Pros and Cons on how to model events?

hi all,

I appreciate your thoughts on how to best model the date of events.

A simplified schema of our graph is shown below. It includes two options for how we currently are thinking on how to model the date of an event.
For our purpose an event is a date(time) when a product arrived, was produced, altered (e.g. packaged) or dispatched.
Our goal is to find all products, and the customers who received them and suppliers that delivered them, that are produced from "bad" input products. (this was discussed in How to include multiple leave-nodes in a query that returns a path?).
Now we want to include a date or date-range in the query.

Options:

  1. The date can be modelled on a node or relationship.
    NB In this case we prefer the relationship as that better describes a transition.
  2. A product node is related to a day or date node in a time-tree.

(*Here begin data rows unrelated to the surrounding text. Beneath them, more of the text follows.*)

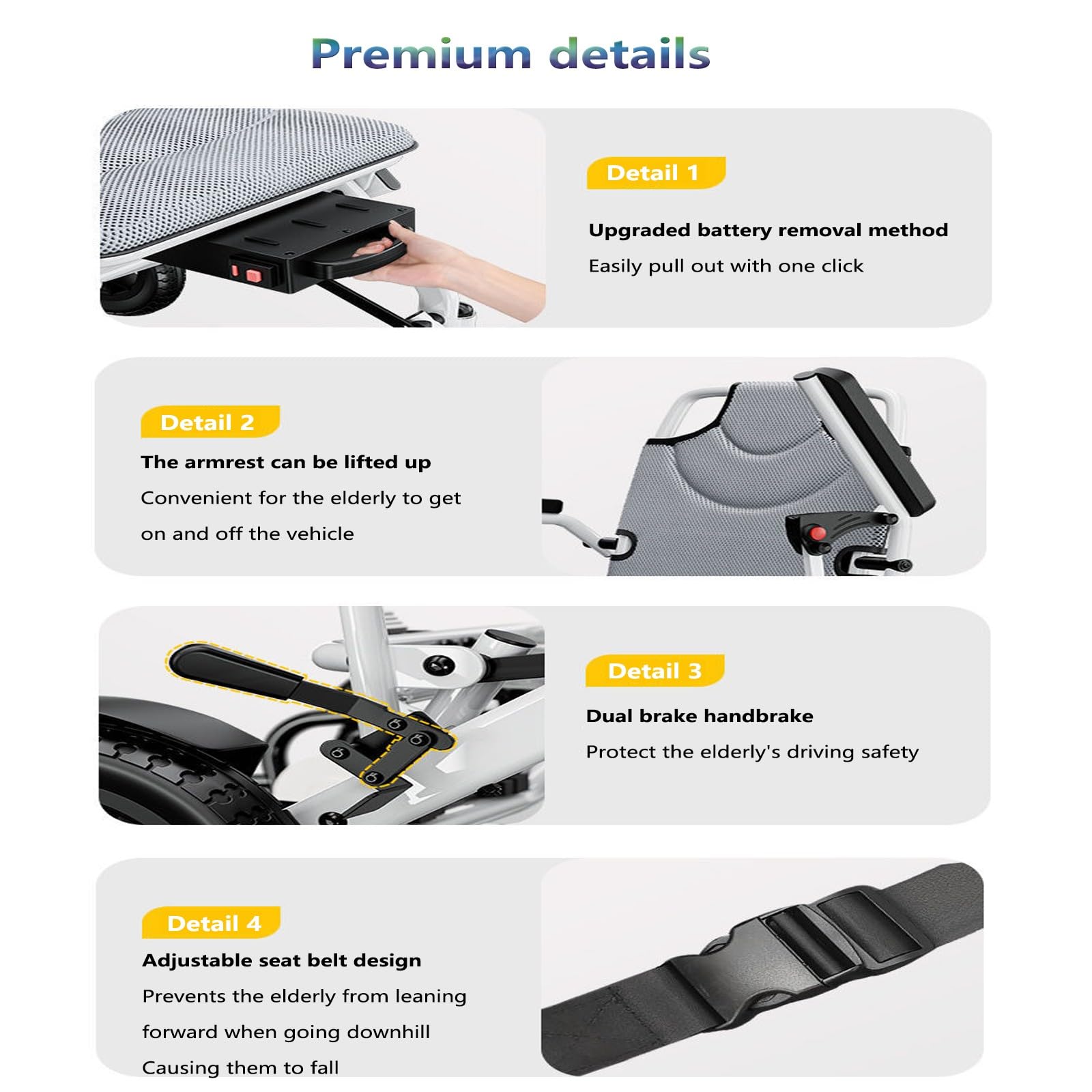 Premium details

Detail 1

Upgraded battery removal method

Easily pull out with one click

Detail 2

The armrest can be lifted up

Convenient for the elderly to get on and off the vehicle

Detail 3

Dual brake handbrake

Protect the elderly's driving safety

Detail 4

Adjustable seat belt design

Prevents the elderly from leaning forward when going downhill

Causing them to fall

Option 1 seems to be the more 'natural' solution as the date is stored where you expect it. We learned that it's now possible with Neo4j to index properties on a relation, so this could also be a sufficiently fast solution.
But we also read that it's faster with Neo4j to follow a relation than to read a property. Which lead us to option 2; using a time-tree. The query will become more verbose, but probably faster.
A drawback of option 2 may be that the day nodes will become so-called super-nodes (with approx. 100.000 to 200.000 products (all green nodes in the image) linked to a day-node, for each working day of the year). Another drawback is that this approach requires some additional nodes, like the transport-node, that we originally did not require.
The super-node can be mitigated (a bit) by adding hour-nodes to the day-node. But our business is only interested in queries at a day-level, so this may not be an improvement after all...

What is your experience with option 1 or 2? Or what are your thoughts?
And are there more alternatives?

Hi,

I'm not sure I understand that 2nd design where date/times are "first class citizens" - and for that, i would probably use a timeseries database that is optimised for that type of problem.

IMHO:

  • you have the nodes anyway and you can just add properties to them (createdAt, dispatchedAt, packagedAt, etc) , not sure what value you get from decoupling time as an entity.
  • you will probably have supernodes anyway - on a farm/supplier/crop/batch/customer level?

So I would say 1st design makes more sense.

I think the answer depends on how you think you will query the graph. What paths will you take?

The time tree can be useful in some scenarios, you can even have a “Product Day” if you want to reduce the denseness of your Day nodes. Time tree is helpful if many of your questions are along the lines of “given x happend on day z what happened befor/after”.

If your questions are more like: “how was the delivered transport sourced and when” then you would benefit from having the time on the crop/batch/product … nodes insted.

Thanks both for your input. We have decided to check both options and are currently creating the data model and loading the database with sufficient data to perform some meaningfull queries. The performance is of the queries will be important to us.